▸ AIM OF THE EXERCISE:
Retype each entry below exactly as it stands.

▸ SUPPLIED RECORDS:
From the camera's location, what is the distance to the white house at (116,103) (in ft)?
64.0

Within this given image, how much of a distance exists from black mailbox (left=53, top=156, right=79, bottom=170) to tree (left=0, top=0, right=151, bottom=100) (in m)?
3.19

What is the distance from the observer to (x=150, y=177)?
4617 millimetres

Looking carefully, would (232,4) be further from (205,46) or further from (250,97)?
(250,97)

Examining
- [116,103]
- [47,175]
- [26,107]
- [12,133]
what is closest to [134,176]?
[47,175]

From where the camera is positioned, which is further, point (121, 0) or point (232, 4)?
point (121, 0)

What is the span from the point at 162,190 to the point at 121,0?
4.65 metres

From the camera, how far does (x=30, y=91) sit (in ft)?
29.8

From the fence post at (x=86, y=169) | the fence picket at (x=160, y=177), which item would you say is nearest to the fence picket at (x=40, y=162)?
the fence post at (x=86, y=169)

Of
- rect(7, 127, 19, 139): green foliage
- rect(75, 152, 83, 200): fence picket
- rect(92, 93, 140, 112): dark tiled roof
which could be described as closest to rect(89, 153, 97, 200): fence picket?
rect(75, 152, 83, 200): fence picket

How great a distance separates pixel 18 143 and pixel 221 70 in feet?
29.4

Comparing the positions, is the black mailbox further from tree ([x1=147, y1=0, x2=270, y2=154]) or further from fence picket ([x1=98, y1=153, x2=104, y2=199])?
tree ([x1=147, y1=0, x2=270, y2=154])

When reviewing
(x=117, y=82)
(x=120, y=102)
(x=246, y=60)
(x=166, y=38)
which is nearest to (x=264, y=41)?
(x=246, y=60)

▸ SOLUTION TO THE EXERCISE:
From the camera's location, what is the distance to the white house at (116,103) (in ft)?
64.0

Within this given image, how much of a distance exists from black mailbox (left=53, top=156, right=79, bottom=170) to tree (left=0, top=0, right=151, bottom=100) (in m)?
3.19

What is the distance from the observer to (x=150, y=177)?
4617 millimetres

Looking carefully, would (232,4) be further from (205,46) or further from (250,97)?
(250,97)

Examining
- [116,103]
- [47,175]
- [26,107]
- [12,133]
what is closest to [134,176]?
[47,175]

From where the camera is positioned, which is further, point (121, 0) or point (232, 4)?
point (121, 0)

What is the span from the point at 162,190 to the point at 121,0?
4.65 metres

From the camera, how far does (x=30, y=91) sit (in ft)?
29.8

From the fence post at (x=86, y=169) | the fence picket at (x=160, y=177), which item would you say is nearest to the fence picket at (x=40, y=162)?
the fence post at (x=86, y=169)

Of
- rect(7, 127, 19, 139): green foliage
- rect(75, 152, 83, 200): fence picket
- rect(92, 93, 140, 112): dark tiled roof
which could be described as closest to rect(89, 153, 97, 200): fence picket?
rect(75, 152, 83, 200): fence picket

How great a distance separates pixel 18 143 and pixel 221 70 in feet?
29.4

Comparing the positions, is the black mailbox further from tree ([x1=147, y1=0, x2=270, y2=154]) or further from fence picket ([x1=98, y1=153, x2=104, y2=199])?
tree ([x1=147, y1=0, x2=270, y2=154])

When reviewing
(x=117, y=82)
(x=120, y=102)
(x=246, y=60)
(x=166, y=38)
which is nearest to (x=264, y=41)?
(x=246, y=60)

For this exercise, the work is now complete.